(Material supplied begins)
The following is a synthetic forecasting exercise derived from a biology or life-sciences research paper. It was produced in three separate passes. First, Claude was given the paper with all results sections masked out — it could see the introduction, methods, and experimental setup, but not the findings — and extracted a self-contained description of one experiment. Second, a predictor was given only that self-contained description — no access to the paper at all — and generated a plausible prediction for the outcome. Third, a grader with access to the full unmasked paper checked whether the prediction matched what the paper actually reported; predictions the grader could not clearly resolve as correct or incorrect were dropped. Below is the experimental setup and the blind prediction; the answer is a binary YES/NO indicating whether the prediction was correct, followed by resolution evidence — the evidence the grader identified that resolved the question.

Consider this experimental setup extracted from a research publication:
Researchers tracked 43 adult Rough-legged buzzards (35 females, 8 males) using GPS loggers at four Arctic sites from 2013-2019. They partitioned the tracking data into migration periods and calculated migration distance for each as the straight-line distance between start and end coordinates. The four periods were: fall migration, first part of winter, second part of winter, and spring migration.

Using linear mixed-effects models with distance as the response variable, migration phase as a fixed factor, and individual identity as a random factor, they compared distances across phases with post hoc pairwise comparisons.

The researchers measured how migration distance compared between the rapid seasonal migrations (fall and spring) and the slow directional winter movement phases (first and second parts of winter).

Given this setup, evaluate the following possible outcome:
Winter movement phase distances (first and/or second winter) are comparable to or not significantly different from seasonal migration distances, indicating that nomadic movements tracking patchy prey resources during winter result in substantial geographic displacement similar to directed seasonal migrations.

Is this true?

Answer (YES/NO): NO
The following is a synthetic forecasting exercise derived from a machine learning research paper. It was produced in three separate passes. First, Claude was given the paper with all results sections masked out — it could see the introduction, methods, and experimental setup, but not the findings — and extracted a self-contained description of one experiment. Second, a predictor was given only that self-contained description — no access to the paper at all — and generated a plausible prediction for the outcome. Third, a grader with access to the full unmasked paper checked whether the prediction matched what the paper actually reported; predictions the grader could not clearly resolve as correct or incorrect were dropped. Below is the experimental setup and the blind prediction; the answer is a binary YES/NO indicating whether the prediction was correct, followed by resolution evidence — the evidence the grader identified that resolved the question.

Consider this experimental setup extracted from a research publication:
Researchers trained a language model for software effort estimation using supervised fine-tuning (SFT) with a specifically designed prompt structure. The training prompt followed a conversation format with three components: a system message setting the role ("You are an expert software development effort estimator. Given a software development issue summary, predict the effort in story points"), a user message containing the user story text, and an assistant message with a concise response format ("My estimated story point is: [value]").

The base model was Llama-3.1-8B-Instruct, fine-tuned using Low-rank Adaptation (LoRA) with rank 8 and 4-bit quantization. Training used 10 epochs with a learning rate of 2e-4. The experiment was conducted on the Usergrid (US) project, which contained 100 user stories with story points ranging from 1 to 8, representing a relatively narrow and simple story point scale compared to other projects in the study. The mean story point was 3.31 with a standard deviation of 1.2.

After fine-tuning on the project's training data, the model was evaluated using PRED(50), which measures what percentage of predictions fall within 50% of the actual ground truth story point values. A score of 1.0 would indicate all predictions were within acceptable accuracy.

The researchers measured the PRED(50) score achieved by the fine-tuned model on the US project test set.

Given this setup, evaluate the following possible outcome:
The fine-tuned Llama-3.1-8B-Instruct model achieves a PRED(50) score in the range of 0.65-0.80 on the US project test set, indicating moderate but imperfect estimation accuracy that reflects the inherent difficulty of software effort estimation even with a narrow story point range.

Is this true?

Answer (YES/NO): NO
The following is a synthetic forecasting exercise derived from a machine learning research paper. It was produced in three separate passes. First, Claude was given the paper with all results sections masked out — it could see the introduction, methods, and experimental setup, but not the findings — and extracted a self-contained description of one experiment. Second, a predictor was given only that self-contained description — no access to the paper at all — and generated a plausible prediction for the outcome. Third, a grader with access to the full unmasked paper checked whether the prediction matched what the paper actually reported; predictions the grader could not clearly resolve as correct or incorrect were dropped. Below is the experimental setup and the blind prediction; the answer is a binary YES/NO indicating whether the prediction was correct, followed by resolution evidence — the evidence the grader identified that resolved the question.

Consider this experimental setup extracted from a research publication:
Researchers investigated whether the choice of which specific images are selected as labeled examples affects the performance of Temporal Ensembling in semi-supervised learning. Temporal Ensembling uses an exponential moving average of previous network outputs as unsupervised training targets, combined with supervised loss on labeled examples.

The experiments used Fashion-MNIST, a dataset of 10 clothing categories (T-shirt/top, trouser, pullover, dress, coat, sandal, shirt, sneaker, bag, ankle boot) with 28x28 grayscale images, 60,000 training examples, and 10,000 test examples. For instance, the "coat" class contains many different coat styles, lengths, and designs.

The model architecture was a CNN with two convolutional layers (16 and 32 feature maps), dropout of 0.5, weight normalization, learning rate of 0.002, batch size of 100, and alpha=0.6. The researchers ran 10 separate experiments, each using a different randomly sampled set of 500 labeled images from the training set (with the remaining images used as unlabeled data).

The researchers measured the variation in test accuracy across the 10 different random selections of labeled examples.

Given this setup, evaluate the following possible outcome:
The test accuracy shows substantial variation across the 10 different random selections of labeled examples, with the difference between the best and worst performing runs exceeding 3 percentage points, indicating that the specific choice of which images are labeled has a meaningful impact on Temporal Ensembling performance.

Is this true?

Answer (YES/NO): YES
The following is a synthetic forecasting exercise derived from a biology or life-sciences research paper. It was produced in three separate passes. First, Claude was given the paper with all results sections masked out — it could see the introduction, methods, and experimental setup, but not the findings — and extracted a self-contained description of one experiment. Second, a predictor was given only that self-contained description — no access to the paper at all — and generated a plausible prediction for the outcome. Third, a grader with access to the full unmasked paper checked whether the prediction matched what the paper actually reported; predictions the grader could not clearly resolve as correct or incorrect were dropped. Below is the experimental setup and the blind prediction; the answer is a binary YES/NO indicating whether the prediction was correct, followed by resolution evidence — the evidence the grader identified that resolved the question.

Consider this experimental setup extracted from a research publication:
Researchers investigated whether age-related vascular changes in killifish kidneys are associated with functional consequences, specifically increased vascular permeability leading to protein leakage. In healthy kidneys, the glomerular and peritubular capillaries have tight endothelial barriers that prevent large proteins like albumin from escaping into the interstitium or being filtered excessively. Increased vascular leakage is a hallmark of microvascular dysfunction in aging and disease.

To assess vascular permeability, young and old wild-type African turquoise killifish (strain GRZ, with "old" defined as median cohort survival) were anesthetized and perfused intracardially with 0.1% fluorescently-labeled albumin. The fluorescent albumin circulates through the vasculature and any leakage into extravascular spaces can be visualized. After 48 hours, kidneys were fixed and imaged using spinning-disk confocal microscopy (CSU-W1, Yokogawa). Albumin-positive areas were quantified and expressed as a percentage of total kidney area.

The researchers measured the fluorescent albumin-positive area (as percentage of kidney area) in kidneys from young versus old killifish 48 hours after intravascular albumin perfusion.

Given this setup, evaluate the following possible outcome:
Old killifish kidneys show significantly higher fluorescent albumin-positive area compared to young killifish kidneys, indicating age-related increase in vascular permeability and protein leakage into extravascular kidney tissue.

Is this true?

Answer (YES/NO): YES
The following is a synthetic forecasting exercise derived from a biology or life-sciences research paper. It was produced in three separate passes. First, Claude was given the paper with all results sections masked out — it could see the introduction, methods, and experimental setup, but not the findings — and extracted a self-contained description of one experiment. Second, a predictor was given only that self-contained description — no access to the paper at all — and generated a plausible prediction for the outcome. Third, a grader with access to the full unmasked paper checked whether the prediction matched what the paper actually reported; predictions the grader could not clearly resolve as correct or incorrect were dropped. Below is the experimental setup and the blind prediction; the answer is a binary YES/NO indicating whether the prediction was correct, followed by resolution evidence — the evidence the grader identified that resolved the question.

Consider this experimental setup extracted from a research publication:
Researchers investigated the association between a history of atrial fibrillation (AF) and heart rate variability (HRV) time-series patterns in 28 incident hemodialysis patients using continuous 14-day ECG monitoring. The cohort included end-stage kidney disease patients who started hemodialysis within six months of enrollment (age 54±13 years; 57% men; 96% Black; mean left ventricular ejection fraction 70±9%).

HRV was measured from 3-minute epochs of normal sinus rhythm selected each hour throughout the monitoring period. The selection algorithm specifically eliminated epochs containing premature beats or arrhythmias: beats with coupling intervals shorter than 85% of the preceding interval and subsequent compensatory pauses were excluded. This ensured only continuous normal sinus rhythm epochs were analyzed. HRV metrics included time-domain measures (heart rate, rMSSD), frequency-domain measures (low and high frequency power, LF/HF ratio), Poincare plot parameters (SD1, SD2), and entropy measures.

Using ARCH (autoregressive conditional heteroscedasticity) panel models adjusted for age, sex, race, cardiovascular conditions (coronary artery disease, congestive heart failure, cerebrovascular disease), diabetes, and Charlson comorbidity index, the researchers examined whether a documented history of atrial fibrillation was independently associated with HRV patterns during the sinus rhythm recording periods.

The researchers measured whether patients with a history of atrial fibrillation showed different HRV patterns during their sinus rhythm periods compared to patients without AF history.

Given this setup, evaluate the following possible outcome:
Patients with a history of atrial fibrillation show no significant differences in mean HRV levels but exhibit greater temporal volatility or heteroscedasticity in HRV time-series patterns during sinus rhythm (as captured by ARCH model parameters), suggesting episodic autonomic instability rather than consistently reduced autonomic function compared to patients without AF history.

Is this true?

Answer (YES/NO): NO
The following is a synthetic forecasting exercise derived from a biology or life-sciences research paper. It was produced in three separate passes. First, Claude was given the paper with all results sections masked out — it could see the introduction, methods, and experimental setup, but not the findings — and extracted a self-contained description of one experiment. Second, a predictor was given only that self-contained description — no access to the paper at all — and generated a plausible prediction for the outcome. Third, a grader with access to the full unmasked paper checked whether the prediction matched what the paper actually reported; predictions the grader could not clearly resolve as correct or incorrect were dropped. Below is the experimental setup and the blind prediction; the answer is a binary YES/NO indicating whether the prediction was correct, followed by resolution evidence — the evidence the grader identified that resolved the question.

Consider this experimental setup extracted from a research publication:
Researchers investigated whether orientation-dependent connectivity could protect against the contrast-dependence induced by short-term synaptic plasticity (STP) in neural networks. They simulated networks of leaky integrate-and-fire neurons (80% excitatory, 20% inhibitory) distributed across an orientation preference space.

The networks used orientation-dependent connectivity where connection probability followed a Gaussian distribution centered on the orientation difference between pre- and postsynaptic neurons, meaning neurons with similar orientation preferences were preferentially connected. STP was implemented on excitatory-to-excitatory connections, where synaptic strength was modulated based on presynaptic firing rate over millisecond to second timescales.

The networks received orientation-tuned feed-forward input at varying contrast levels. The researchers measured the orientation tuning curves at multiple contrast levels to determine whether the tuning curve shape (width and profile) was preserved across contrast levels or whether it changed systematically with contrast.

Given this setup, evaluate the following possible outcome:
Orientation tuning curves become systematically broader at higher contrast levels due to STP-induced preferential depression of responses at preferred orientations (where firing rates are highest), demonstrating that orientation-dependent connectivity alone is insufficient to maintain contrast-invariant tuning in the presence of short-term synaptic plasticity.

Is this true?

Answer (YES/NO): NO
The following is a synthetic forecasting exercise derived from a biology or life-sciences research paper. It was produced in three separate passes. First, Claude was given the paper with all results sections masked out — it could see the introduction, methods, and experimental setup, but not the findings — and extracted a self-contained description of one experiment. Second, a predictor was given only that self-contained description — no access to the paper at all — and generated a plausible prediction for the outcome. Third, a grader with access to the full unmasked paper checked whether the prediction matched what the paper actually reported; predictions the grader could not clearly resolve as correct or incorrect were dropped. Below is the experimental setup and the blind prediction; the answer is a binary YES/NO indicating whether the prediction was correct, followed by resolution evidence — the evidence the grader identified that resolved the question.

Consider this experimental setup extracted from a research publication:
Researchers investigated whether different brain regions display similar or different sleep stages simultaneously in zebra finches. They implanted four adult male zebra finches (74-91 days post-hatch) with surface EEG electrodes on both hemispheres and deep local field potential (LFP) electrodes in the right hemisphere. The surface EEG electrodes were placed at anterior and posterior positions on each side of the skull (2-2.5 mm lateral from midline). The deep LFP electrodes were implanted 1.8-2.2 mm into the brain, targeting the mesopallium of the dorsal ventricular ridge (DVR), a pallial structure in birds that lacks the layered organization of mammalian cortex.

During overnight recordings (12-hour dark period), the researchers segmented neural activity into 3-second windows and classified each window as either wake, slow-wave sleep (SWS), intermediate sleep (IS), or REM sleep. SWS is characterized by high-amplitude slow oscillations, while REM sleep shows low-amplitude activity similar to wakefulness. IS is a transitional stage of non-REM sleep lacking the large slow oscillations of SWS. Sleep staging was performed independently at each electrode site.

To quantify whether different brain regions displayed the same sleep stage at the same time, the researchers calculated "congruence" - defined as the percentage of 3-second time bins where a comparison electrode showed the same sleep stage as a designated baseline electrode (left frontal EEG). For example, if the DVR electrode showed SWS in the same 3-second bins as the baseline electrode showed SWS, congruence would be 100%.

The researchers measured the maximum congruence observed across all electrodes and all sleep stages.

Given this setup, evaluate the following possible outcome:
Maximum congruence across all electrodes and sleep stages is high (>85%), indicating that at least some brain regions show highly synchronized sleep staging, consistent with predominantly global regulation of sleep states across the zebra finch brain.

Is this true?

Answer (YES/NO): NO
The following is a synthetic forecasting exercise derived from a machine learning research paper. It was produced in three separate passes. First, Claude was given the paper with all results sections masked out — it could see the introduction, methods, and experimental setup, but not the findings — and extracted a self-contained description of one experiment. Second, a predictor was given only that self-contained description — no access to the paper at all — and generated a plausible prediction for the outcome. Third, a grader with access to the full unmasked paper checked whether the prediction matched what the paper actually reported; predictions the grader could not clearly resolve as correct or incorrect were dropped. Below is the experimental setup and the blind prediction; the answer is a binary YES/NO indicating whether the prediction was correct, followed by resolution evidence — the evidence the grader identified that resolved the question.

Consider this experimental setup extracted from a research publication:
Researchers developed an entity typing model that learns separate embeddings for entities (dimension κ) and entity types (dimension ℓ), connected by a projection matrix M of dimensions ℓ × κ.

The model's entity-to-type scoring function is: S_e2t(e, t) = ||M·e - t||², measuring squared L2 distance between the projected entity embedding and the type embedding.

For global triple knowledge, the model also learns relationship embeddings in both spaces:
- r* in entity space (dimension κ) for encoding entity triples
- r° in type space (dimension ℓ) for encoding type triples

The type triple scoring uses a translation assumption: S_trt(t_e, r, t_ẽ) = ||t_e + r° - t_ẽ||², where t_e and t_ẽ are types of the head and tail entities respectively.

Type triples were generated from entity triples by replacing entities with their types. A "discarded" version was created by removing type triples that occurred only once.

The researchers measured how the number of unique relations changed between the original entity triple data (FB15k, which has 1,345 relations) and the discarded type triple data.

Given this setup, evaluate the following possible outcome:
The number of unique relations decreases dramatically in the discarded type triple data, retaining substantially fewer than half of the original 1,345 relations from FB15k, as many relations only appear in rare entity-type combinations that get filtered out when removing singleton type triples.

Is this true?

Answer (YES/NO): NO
(Material supplied ends)
In this exercise, copy only the lines from the opening line of the material through the line where "The researchers measured how migration" appears.

# [The completed task]
The following is a synthetic forecasting exercise derived from a biology or life-sciences research paper. It was produced in three separate passes. First, Claude was given the paper with all results sections masked out — it could see the introduction, methods, and experimental setup, but not the findings — and extracted a self-contained description of one experiment. Second, a predictor was given only that self-contained description — no access to the paper at all — and generated a plausible prediction for the outcome. Third, a grader with access to the full unmasked paper checked whether the prediction matched what the paper actually reported; predictions the grader could not clearly resolve as correct or incorrect were dropped. Below is the experimental setup and the blind prediction; the answer is a binary YES/NO indicating whether the prediction was correct, followed by resolution evidence — the evidence the grader identified that resolved the question.

Consider this experimental setup extracted from a research publication:
Researchers tracked 43 adult Rough-legged buzzards (35 females, 8 males) using GPS loggers at four Arctic sites from 2013-2019. They partitioned the tracking data into migration periods and calculated migration distance for each as the straight-line distance between start and end coordinates. The four periods were: fall migration, first part of winter, second part of winter, and spring migration.

Using linear mixed-effects models with distance as the response variable, migration phase as a fixed factor, and individual identity as a random factor, they compared distances across phases with post hoc pairwise comparisons.

The researchers measured how migration distance compared between the rapid seasonal migrations (fall and spring) and the slow directional winter movement phases (first and second parts of winter).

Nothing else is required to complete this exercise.